After lengthy discussion during Thursday’s PUC hearing — including a few testy exchanges between commissioners and New Era attorney Todd Guerrero — the PUC unanimously approved five motions that will make it difficult, if not impossible, for the project to move forward in its current form.

“I think this is definitely a David and Goliath story,” said rural Goodhue farmer Ann Buck, one of the project’s critics, who have spent six figures battling the project over health, environmental and aesthetic concerns. “But I don’t think it was one rock that got the giant. It was many over the last four, five years.”

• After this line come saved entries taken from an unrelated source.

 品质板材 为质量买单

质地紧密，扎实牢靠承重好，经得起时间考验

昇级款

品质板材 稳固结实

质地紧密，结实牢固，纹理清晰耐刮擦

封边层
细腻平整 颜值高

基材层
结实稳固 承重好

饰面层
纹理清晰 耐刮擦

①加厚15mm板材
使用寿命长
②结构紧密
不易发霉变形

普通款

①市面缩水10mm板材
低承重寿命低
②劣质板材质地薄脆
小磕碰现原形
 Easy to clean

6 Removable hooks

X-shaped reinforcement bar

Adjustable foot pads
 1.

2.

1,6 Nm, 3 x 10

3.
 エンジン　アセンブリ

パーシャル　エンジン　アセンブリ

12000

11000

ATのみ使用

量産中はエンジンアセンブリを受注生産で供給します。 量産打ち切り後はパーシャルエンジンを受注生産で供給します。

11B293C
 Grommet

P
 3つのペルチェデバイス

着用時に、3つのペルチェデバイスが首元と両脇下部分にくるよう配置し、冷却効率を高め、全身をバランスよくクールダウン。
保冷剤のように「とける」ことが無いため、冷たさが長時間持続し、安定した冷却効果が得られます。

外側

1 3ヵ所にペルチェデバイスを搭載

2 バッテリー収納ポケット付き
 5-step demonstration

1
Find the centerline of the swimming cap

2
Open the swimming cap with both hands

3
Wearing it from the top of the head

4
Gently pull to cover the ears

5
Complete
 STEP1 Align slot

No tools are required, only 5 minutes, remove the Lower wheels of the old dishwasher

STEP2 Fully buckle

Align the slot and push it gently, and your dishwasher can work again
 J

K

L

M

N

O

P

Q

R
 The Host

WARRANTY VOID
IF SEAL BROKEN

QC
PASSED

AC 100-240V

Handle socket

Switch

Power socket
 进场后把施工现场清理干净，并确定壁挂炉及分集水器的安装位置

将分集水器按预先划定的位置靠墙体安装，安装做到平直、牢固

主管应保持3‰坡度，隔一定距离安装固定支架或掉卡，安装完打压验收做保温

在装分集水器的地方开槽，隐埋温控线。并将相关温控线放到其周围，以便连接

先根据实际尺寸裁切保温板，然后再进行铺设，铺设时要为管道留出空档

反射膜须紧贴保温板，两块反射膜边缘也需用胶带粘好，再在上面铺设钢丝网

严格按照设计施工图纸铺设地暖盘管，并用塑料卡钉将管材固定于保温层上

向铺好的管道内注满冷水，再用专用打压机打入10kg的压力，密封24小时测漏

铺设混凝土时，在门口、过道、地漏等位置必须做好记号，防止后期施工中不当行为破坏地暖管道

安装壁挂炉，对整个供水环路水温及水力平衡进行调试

“The project’s finished, and it has been for awhile,” said Marie McNamara, of Goodhue Wind Truth. “They didn’t extend the in-service date, and the rest is just housecleaning.”

“At the end of the day, your decision will be reviewed on the statute and the rules.”

And in the STrib:

The eagles in Goodhue County may not know it, but they won a victory Thursday. The Minnesota Public Utilities Commission pulled the plug on a controversial wind energy project that was stalled for years by a fierce and well-organized local opposition that successfully used its potential impact on eagles to help derail it.

Concerns about the eagles and other wildlife emerged late in the development process, well after the PUC had given the company legal authority and a permit to build. But it’s an example of how concerns about wildlife and other environmental siting issues have become a concern nationally. Once largely ignored, the impact on birds and bats, which die by the many thousands when they run into turbine blades, has now become a focus for both the industry and conservation groups nationally.

The developer, New Era Wind Farm, could try to revive the $180 million project after resolving legal issues with Xcel Energy, its attorney said. But after years of delay caused in part by the wildlife issues, the PUC commissioners voted unanimously not to extend the company’s legal authority to build the 78 megawatt wind farm in Goodhue County.

“It doesn’t necessarily kill the project, but it doesn’t help,” said Todd Guerrero, the attorney representing New Era wind farm.